Daily Vanguard: What can we expect from your latest exhibit?
Lynda Frese: The exhibition is a collection of artworks from different bodies of work that span about 10 years. One group is collage, gelatin-silver photographs on canvas with paint. They were made while I was working at an artist’s colony in Italy in 2000.
My subject matter was the Madonna and the Female Divine, about the connection of the Madonna with the early goddess figures. Where were her origins in time? How were the early goddess figures connected in history to the concept of the Madonna in Christianity? I have always been interested in pre-historic art and the early pre-Christian pagan stories.
Then there is the larger concept of the mother goddess that exists in all religions. So, it was a project about the divine feminine.
Some years later, I began to explore the gods and goddesses from India. This series, called Hindu Deities Along the Gulf Coast, was put together after Hurricanes Katrina and Rita devastated Louisiana in 2005. In these digital works—the collage work is made entirely with the computer—Indian deities like Lord Ganesh and the goddess Tara appear inside the ruined spaces from the houses I photographed along the coast in Mississippi and Louisiana after the hurricanes. The title of the show at False Front is named Tara in the Living Room after one of the pieces. Tara is the Eastern goddess of compassion. In the picture, she hovers near a pile of household debris collected after the storms in what was once someone’s living room.
DV: What is your creative process like?
LF: My latest work is a combination of photography and painting. I’m using egg tempera on top of digital photographs. In this body of work, I examine the parallels between the Italian Renaissance and the Mayan 2012 prophecies. This work is not in the show, but you can see how I am again bringing two cultures together, in this case to understand notions of the apocalypse and rebirth.
DV: As a Louisiana-based artist, how would you say Hurricane Katrina has impacted your work?
LF: Hindu Deities Along the Gulf Coast was an immediate response to the intense grief and distress around the catastrophe. At this time, I visited India, as I was also beginning to practice yoga. As I remember, I also desperately wanted a break from the misery of Louisiana immediately after the storms. Fascinated by the vast Hindu pantheon and religion stories, I photographed many of the altars and figurines that were found everywhere.
Back home, I photographed along the coast in small towns, as well as around New Orleans. Then I started to merge the two worlds. One was a pure documentation of the disaster and the other was a spiritual dreaminess. Funnily enough, the disaster really ended up kick-starting photography in Louisiana in a very positive way. Artists and musicians came together in amazing ways.

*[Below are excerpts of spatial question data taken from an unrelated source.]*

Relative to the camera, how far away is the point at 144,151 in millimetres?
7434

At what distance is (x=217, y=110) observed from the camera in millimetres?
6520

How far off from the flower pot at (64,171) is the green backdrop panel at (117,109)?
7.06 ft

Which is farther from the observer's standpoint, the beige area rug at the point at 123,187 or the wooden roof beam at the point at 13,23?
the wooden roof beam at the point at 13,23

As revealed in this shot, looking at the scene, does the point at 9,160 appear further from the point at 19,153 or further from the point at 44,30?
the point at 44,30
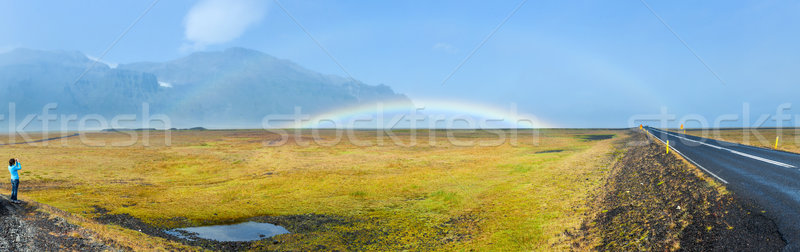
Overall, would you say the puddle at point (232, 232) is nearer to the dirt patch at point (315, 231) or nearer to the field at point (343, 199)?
the dirt patch at point (315, 231)

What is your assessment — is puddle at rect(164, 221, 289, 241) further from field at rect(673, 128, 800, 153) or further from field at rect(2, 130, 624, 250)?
field at rect(673, 128, 800, 153)

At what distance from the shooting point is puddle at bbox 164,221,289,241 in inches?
749

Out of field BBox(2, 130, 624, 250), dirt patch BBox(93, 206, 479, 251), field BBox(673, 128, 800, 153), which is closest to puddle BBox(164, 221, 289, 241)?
dirt patch BBox(93, 206, 479, 251)

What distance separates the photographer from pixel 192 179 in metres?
39.7

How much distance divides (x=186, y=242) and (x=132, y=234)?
2.28 meters

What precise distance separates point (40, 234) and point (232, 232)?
7743 mm

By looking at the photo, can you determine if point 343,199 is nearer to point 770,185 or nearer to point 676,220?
point 676,220

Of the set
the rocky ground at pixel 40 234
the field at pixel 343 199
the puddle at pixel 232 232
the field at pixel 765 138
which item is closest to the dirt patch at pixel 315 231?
the field at pixel 343 199

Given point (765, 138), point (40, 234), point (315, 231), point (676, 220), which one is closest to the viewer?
point (676, 220)

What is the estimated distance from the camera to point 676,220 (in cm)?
1248

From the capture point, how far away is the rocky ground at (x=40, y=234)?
43.5 feet

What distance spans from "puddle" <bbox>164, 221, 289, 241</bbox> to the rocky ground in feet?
15.2

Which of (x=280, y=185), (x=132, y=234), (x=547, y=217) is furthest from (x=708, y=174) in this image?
(x=280, y=185)

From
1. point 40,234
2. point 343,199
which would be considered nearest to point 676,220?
point 343,199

One of the crucial ways we have all healed is through the arts. Hurricane Katrina (and Rita, which came two weeks later to southwest Louisiana) was a relentless subject in my work and the work of many, many artists. The big issues of life and death around the storms became the only subject for a while. Even now the galleries are filled with hurricane art. Sometimes it is dealt with in a trite manner, and sometimes it is profoundly moving and transcendent.